Why did I stall: My sewing machine doesn’t make button holes. Or, it does, but it’s totally anti-automatic. I’ve been waiting for a chance to borrow someones machine and make the buttonholes, but it’s become clear now to me that even if I finish the dress, I won’t wear it. So, again – if anyone wants this and finish it, I will be happy to ship anywhere in the world.
What now: I really enjoyed making this dress as well – as you can see, I took great care to match stripes, made interfaced bias sections for sleeves and hem, and I did a small FBA as well. I made alterations to the pattern, which I’m glad for – if I want a shirt dress, I have a fitted pattern ready to go! But the colors and the plaid isn’t for me anymore, so it’s free to a good home if anyone wants it! It measures 98,5 cm/ 38,75 inches in the bust, 77,5 cm/ 30,5 inches at the waist, and is 95,5 cm / 37,5 inches long in total from shoulderseam to hem). The fabric feels like a wool/linen blend, but there could also be some polyester in there. It’s a tiny bit scratchy, in other words. ;)

Dataset excerpt:
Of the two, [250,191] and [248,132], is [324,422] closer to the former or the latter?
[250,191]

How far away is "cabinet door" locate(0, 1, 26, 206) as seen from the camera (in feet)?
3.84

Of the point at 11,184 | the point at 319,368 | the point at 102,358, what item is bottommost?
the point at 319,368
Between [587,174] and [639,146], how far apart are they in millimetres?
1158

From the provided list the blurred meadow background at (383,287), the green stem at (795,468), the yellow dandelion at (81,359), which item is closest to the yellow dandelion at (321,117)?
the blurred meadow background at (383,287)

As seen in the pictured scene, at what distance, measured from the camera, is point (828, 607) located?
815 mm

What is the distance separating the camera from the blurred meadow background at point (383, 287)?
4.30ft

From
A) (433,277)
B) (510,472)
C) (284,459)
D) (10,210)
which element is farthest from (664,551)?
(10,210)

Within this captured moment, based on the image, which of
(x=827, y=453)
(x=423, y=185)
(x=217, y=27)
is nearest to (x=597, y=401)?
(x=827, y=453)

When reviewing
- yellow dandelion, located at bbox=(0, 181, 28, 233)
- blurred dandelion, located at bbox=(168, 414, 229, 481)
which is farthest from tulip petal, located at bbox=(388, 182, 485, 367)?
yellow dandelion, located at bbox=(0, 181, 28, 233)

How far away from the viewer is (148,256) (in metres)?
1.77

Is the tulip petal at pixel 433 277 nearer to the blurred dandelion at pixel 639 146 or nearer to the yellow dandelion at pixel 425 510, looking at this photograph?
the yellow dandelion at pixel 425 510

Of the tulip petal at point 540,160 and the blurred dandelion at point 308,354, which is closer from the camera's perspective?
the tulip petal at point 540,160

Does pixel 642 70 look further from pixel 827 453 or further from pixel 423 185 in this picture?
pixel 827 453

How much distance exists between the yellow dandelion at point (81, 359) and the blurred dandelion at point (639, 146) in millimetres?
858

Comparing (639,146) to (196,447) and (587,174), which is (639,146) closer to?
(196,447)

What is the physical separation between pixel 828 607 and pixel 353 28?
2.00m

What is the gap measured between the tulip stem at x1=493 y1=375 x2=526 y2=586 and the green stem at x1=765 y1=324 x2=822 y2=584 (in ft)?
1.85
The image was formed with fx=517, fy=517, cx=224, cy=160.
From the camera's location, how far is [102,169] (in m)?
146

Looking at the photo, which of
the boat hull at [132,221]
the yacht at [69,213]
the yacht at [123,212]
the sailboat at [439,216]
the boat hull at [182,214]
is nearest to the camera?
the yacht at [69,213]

PROMPT: Can you extend the post about the unfinished plaid shirt dress, picking up after its final sentence?

TASK OUTPUT:
What is the main thing I’ve realized going through my UFO’s? For one, I think I should try to only have one sewing project going at a time – maybe two if the second is a fairly simple one. The choices and changes I make as I’m underways will be forgotten if I put away a project for too long. Another thing I’m realizing is that I stall out when things veer off course. Some days I’m up for the challenge of figuring out things, and other days I just want to follow directions and use sewing as my meditation time. It feels really good to go through these old projects and sort out the ones I actually want to finish! And maybe I can be a bit more mindful about new projects that I start – that I am exited enough about them to work through any problems that might arise?

How about you out there – any spring cleaning or finishing up projects? Regardless – Happy Easter!